Organisations and initiatives like Reporters Without Borders and Global Voices Advocacy are doing excellent work promoting freedom of expression and helping the cause of journalists and citizens who are persecuted (as are the bigger and more well-known Amnesty, Human Rights Watch etc).

Supporting dissidents may be more important than ever – because it is more dangerous than ever to speak out against repressive regimes. German editor Joachim Widmann makes this point in an essay published this week (in Norwegian), one year after Russian journalist Anna Politkovskaya was murdered in Moscow (disclosure: I commissioned the article as editor of the Norwegian magazine Vox Publica. Die Zeit Online has published the original German text.) Widmann compares the situation for dissidents during the Cold War and today. People like Vaclav Havel, Andrei Sakharov and Robert Havemann could count on the media and citizens in the West for support and continous attention. The media knew how to portray the dissidents as brave heroes for freedom. The public supported them by buying their books. The news from the West crept back behind the iron curtain and made it difficult for the Communist authorities to silence the critics.

# Dataset excerpts
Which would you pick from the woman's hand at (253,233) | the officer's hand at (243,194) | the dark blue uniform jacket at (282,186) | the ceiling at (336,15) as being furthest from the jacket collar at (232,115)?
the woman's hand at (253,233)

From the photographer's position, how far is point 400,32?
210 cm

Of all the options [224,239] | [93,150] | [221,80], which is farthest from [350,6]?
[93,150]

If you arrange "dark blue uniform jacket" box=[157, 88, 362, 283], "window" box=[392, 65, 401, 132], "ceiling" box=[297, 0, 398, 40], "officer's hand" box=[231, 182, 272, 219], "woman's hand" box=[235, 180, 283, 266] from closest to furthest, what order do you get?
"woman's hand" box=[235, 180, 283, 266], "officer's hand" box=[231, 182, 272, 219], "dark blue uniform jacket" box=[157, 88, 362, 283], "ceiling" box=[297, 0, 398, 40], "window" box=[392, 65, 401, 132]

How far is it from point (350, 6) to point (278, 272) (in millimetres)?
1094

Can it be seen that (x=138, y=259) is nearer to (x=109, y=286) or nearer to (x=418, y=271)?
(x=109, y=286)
* * *
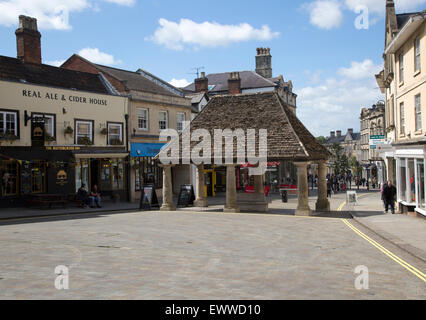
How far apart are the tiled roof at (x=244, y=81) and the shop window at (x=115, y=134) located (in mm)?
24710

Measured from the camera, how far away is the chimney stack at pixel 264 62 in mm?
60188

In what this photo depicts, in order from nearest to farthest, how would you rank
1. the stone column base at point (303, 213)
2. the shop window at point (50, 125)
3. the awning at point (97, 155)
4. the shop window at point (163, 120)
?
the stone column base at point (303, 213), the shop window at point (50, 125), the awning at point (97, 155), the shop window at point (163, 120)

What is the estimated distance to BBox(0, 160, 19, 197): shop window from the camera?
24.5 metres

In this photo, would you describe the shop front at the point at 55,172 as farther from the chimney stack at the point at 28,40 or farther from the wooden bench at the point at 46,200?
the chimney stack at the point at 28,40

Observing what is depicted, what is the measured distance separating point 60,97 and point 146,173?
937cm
--
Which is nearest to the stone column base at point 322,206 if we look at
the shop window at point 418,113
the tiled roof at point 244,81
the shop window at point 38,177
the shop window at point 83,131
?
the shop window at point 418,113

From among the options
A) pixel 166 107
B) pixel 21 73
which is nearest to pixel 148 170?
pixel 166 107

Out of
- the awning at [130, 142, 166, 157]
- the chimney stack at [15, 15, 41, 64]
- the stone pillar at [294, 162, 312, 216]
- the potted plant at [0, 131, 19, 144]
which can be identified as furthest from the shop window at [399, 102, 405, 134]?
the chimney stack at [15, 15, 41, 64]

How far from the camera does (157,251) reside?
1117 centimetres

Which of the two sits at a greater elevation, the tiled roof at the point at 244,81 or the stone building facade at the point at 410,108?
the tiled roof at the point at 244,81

# To-do list
a) In the passage on supporting dissidents, take the part that opens with the words "Organisations and initiatives" and closes with "Rights Watch etc).", and write it out again with "excellent" swapped for "valuable".
b) According to the passage on supporting dissidents, how did the public in the West support dissidents during the Cold War?

# Answers for the tasks
a)
Organisations and initiatives like Reporters Without Borders and Global Voices Advocacy are doing valuable work promoting freedom of expression and helping the cause of journalists and citizens who are persecuted (as are the bigger and more well-known Amnesty, Human Rights Watch etc).

b) By buying their books.